Subjects.   Sixteen subjects (13 men, 3 women, age 18–30 yr) participated in this study. Subjects were healthy, normotensive, nonsmokers, and taking no medications other than oral contraceptives. Subjects were either sedentary or recreationally active. Female subjects were studied during the early follicular stage of their menstrual cycle or during the placebo phase of the oral contraceptive cycle. Female subjects had a negative pregnancy test on both the screening and study days.
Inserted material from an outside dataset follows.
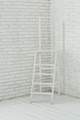 Interior with white ladder and a white brick wall - PhotoDune Item for Sale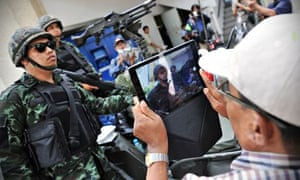 A tourist with soldiers driving through a Bangkok street after martial law was declared in Thailand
Screening day.   Subjects performed an incremental bicycle exercise test (Lode Excaliber, Groningen, The Netherlands) consisting of 1-min workload increments to determine peak oxygen uptake (O_{2 peak}). Specifically, after a 2-min warm-up period of easy cycling (20–30 W), workload increased at 20, 25, or 30 W every minute. Selection of the workload increment was subjective, with the goal of producing exhaustion within 8–12 min. Whole body oxygen uptake (O₂) was measured via a mixing chamber (Parvomedics, Sandy, UT) integrated with a mass spectrometry system (Marquette MGA 1100, MA Tech Services, St. Louis, MO). All subjects reached subjective exhaustion [Borg (2) rating of perceived exertion = 19–20] within the 8- to 12-min period. After the subjects rested for 15–20 min, they returned to the cycle ergometer for assessment of the workload corresponding to a steady-state O₂ of 60% of O_{2 peak}. This workload was used on the study day for the 60-min exercise bout. Subjects self-reported activity levels on two questionnaires (1, 19). Subject characteristics are presented in Table 1.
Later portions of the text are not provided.